Cet épisode intitulé Silent all these Years, écrit par Elisabeth Finch et réalisé par Debbie Allen, constitue un cas d’école. Il relie l’histoire de l’un des personnages principaux de la série, Jo, avec celle de cette femme arrivée aux urgences en état de choc, Abby. La première vient de rencontrer pour la première fois sa mère biologique, l’autre erre dans les couloirs avec une coupure au visage. Quelque chose clique entre elles. Bientôt, Jo prend en charge Abby et se rend compte que celle-ci a subi une agression sexuelle. L’épisode entrelace un flashback montrant la conversation inaugurale de Jo avec sa génitrice et sa gestion médicale et humaine de l’agression subie par Abby. Dans le flashback, Jo apprend qu’elle est née d’un viol, tandis que dans le présent, elle convainc de manière bouleversante sa patiente d’accepter un « kit post-viol – divers prélèvements pour relever les traces d’une agression sexuelle, très importants en cas de procès.
(Re)posséder son corps, et sa série
L’épisode suit une à une les étapes de la prise en charge psychologique et médicale d’un viol et donne à la victime une place majeure, y compris dans les moments les plus durs. Son récit de l’agression, son sentiment de culpabilité – elle avait bu de la tequila, s’était fâchée avec son mari -, sa peur panique d’être jugée et que sa plainte éventuelle ne serve à rien car elle est une femme noire dans l’Amérique d’aujourd’hui, rien n’est laissé de côté. C’est encore la peur qui guide Abby quand elle refuse dans un premier temps d’être emmenée au bloc. Il faudra cette allée de femmes pour la décider. La série crée un interstice d’écoute et de regard, un lieu sûr et non mixte pour qu’elle s’exprime et que son corps lui appartienne de nouveau. Dans l’épisode, la seule scène importante incluant des personnages masculins entre eux est une belle discussion entre un père et son fils sur le consentement.

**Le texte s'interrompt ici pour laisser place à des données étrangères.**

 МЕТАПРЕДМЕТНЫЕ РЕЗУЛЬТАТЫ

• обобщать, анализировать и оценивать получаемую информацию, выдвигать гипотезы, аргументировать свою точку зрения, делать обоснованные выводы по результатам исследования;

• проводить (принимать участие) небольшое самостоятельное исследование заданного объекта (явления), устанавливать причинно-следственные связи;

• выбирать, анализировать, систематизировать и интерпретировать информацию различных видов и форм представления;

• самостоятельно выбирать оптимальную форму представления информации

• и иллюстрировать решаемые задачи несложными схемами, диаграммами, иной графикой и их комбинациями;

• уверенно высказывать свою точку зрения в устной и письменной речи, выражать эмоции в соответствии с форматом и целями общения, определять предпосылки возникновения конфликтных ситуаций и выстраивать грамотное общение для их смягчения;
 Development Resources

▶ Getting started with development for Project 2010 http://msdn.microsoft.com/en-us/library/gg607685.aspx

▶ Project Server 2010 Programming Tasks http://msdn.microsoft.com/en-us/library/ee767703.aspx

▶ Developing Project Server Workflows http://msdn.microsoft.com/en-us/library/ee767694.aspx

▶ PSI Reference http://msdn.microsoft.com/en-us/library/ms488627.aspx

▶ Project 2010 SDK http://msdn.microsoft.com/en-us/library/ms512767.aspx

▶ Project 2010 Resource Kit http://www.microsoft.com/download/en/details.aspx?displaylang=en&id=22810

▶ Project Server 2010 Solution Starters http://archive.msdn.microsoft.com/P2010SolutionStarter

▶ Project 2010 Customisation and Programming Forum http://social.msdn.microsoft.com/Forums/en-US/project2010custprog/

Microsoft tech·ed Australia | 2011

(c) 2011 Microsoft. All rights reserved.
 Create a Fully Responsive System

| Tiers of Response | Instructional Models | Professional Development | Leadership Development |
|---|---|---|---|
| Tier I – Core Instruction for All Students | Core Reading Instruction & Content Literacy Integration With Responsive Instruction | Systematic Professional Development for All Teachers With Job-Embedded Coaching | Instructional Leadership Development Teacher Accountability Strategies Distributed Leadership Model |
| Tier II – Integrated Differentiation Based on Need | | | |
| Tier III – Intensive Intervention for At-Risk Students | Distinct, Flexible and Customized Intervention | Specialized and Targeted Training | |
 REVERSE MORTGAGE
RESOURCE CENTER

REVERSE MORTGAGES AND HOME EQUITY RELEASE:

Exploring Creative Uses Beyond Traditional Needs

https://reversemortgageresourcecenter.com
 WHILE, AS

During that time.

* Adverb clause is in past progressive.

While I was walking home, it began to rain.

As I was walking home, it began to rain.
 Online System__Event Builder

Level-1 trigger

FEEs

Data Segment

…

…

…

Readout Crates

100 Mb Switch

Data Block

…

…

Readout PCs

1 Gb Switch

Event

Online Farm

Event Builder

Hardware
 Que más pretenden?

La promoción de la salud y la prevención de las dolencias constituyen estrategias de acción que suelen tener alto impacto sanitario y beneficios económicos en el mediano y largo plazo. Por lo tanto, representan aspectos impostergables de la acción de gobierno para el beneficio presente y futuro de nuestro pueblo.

On pourrait craindre qu’en traitant un sujet de société aussi vital de manière si didactique, Grey’s Anatomy y perde quelque chose du point de vue de la fiction. Ce serait faire fausse route. D’abord parce que l’edutainment (contraction d’éducation et entertainment) est une tradition installée dans les séries de prime-time américaines – Urgences le faisait beaucoup – et n’empêche jamais le grand récit humain de se rétablir une fois la parenthèse refermée. Ensuite, il se crée ici des images qu’aucun documentaire ni aucune enquête ne pourraient offrir.
Ces plans de femmes formant une barrière pour protéger et soutenir une victime font penser à un autre moment puissant vu dans une série il y a deux ans exactement. Avec l’épisode American Bitch dans l’ultime saison de Girls, Lena Dunham décrivait comment son personnage, venu se confronter à un écrivain célèbre accusé d’agressions sexuelles, finissait par subir le sort de tant d’autres avant elle. Les dernières images montraient plusieurs femmes marchant au ralenti vers la maison de l’agresseur, se jetant littéralement dans la gueule du loup. Il y avait une forme de pessimisme bouleversant dans le discours de Lena Dunham, sur l’impossibilité de renverser le patriarcat et ses mécanismes de domination. Il y avait aussi l’espoir que l’art y change quelque chose, pas à pas. Toutes ces femmes debout que filme Grey’s Anatomy reprennent le flambeau et y rajoutent de la force : le combat ne fait que commencer.